** Text passage **
● ● ●
Science is supposed to allow repeatability.  Without the same versions
of packages, repeating experiments is harder.  This is a big problem
in science that multiple versions of packages in _isolation_ can help
get to a solution to the repeatability problem.

Just pick some random paper and try to reproduce their results.  It's
generally very hard, unless the software is quite well packaged.
Especially for graphics related papers, there are often many different
types of environments, so setting up the environments to try out their
techniques, and verify results quickly is difficult.

Multiple versions are not a replacement for backwards compatibility,
just a way to avoid the problem in the short term to avoid being
blocked.  If a new package version breaks your app, then you can
either pin it to an old version, fix your app, or fix the package.  It
is also not a replacement for building on stable high quality
components, but helps you work with less stable, and less high quality
components - at a much faster rate of change, with a much larger
dependency list.


>> Plenty of good work is going on with python packaging.
>
> That's the opposite of my experience. What I care about is:
>  - tools which are hackable and easily extensible
>  - robust install/uninstall
>  - real, DAG-based build system
>  - explicit and repeatability
>
> None of this is supported by the tools, and the current directions go
> even further away. When I have to explain at length why the
> command-based design of distutils is a nightmare to work with, I don't
> feel very confident that the current maintainers are aware of the
> issues, for example. It shows that they never had to extend distutils
> much.
● ● ●
** Exercise 1 **
Rewrite every line of the records, requests included, and scale each bounding-box coordinate in the answers by 1.25, rounding to whole numbers with halves rounded up. Leave the pictures out.
● ● ●
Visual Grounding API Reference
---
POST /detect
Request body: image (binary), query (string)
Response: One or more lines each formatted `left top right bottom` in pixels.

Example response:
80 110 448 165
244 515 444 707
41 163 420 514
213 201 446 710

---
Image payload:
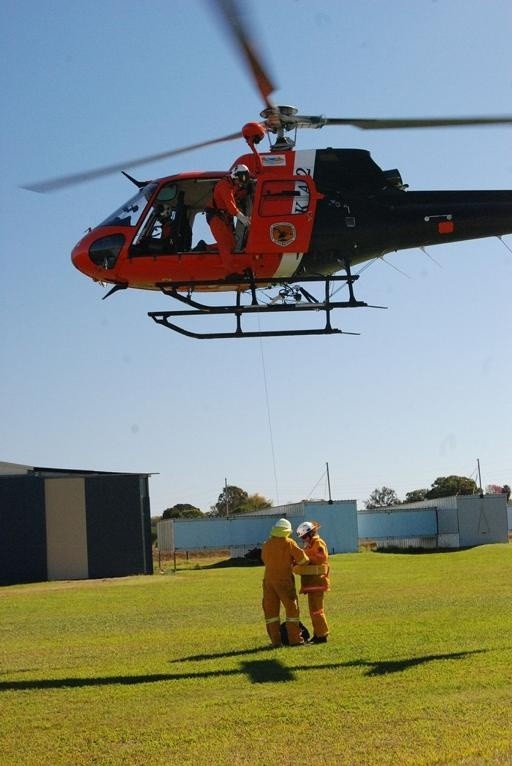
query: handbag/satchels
280 619 310 644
● ● ●
** Exercise 2 **
In the text on multiple package versions, what three options are given when a new package version breaks your app?

** Task output 1 **
Visual Grounding API Reference
---
POST /detect
Request body: image (binary), query (string)
Response: One or more lines each formatted `left top right bottom` in pixels.

Example response:
80 110 448 165
244 515 444 707
41 163 420 514
213 201 446 710

---
Image payload:
query: handbag/satchels
350 774 388 805

** Task output 2 **
Pin it to an old version, fix your app, or fix the package.